▸ AUFGABEN:
• 1. Fasse den Absatz im Quellenauszug, der mit „Mir ist ein weiterer Punkt aufgefallen“ beginnt, kürzer zusammen und behalte dabei seine wesentlichen Aussagen bei.
• 2. Welche Uhrzeit nennt der Quellenauszug im Zusammenhang mit den Öffnungszeiten der Läden im ländlichen Raum?

▸ QUELLENAUSZUG:

========================================

Mir ist ein weiterer Punkt aufgefallen. Dieser Gesetzentwurf hat den ländlichen Raum wenig im Blick. Im ländlichen Raum gibt es ebenfalls Komasaufen, ebenfalls Alkoholprobleme, und es gibt auch Gewaltdelikte – aber mit dem Unterschied: Im ländlichen Raum gibt es weit weniger Tankstellen und noch weniger Läden, die noch dazu nach 22 Uhr offen haben. Das heißt, das Komasaufen, das dort stattfindet, wird völlig unabhängig von jeglichen Ladenöffnungszeiten durchgezogen.

(Beifall bei dem BÜNDNIS 90/DIE GRÜNEN)

========================================

▸ DATEN:

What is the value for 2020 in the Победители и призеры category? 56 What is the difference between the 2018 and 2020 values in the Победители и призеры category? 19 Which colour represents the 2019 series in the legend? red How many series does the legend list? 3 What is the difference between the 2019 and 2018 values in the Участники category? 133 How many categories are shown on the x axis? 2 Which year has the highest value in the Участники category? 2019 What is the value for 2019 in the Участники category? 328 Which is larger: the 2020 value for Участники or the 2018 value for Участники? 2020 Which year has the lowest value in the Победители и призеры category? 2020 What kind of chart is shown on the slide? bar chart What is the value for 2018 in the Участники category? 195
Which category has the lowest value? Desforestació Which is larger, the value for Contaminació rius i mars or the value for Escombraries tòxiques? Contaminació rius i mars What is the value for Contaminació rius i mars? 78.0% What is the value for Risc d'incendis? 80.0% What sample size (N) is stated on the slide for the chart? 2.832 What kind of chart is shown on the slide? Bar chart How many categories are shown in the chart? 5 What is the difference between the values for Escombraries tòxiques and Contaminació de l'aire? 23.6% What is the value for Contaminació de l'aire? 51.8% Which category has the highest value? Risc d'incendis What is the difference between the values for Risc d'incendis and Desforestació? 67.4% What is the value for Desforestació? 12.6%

========================================

▸ ANTWORTEN JE AUFGABE:
• 1. Der Gesetzentwurf berücksichtigt den ländlichen Raum kaum. Auch dort gibt es Komasaufen, Alkoholprobleme und Gewaltdelikte. Allerdings gibt es dort weit weniger Tankstellen und noch weniger Läden, die nach 22 Uhr geöffnet haben. Das Komasaufen findet dort deshalb völlig unabhängig von Ladenöffnungszeiten statt.

• 2. 22 Uhr.